The Flying Legend Hawker Hurricane Replica is an Italian light-sport aircraft, designed and produced by Flying Legend of Caltagirone and introduced at the AERO Friedrichshafen show in 2011. The aircraft, a 72% scale replica of the British Hawker Hurricane Second World War fighter, was supplied as a kit for amateur construction or as a complete ready-to-fly-aircraft.

Flying Legend is a collaborative project between MGA and Barum.

==Design and development==
After the initial showing in 2011, the aircraft's design was improved and a new model introduced in 2015 and kit production commenced.

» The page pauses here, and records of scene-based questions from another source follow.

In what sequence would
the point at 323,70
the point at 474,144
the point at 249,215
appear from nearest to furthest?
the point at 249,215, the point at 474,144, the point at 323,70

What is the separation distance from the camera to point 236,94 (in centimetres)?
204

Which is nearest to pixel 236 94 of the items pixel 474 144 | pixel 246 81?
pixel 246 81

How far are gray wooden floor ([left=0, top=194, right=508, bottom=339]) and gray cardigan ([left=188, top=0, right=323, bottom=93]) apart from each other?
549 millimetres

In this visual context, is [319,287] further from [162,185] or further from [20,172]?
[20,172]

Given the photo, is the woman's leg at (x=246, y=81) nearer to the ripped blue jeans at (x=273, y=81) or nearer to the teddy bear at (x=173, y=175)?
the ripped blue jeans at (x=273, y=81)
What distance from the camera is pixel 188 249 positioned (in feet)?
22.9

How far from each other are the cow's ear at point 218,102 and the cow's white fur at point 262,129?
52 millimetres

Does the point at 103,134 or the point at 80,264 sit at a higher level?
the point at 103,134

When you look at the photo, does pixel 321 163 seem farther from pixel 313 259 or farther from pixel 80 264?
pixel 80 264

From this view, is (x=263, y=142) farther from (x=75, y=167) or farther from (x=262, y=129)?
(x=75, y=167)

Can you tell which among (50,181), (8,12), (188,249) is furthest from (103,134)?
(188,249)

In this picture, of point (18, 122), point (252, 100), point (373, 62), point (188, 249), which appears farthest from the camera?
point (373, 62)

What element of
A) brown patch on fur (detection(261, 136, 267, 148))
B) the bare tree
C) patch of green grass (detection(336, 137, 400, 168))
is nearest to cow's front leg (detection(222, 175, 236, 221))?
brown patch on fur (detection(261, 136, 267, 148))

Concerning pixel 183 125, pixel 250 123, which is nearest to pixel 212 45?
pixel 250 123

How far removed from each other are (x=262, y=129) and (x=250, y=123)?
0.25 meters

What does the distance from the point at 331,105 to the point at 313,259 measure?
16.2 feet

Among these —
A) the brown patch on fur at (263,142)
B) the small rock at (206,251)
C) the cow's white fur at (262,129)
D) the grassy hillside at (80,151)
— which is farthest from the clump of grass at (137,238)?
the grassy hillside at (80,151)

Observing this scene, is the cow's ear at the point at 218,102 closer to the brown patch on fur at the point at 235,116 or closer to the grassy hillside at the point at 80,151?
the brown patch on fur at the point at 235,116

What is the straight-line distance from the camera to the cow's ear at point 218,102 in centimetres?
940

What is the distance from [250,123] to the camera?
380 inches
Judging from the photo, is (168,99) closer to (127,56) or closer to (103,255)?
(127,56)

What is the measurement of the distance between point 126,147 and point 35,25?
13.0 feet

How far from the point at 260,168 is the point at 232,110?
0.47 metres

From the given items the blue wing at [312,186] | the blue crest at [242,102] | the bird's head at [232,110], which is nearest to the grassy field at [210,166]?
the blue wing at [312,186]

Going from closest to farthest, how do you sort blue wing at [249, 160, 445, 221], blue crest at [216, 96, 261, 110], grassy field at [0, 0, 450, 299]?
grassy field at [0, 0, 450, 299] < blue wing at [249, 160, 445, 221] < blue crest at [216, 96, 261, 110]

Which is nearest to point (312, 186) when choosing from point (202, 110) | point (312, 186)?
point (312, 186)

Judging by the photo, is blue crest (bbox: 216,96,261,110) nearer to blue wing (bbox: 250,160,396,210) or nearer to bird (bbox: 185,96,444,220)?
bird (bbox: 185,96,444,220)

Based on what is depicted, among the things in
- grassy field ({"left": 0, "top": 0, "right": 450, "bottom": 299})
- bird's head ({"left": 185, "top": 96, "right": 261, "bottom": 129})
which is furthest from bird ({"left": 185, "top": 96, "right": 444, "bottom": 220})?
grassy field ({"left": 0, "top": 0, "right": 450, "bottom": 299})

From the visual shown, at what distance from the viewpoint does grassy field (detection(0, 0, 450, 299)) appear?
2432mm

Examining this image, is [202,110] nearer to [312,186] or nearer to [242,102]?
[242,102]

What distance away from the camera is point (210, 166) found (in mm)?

The Hurricane Replica features a cantilever low-wing, a two-seats-in-tandem enclosed cockpit, retractable conventional landing gear and a single engine in tractor configuration.

The aircraft is made from welded 4130 steel tubing, sheet 2024-T3 aluminum and wood. Its 8.20 m span wing has an area of 11.0 m2 and flaps. Standard engines available are the 100 hp Rotax 912ULS four-stroke powerplant, with the 115 hp Rotax 914 and 125 hp D-Motor LF39 optional.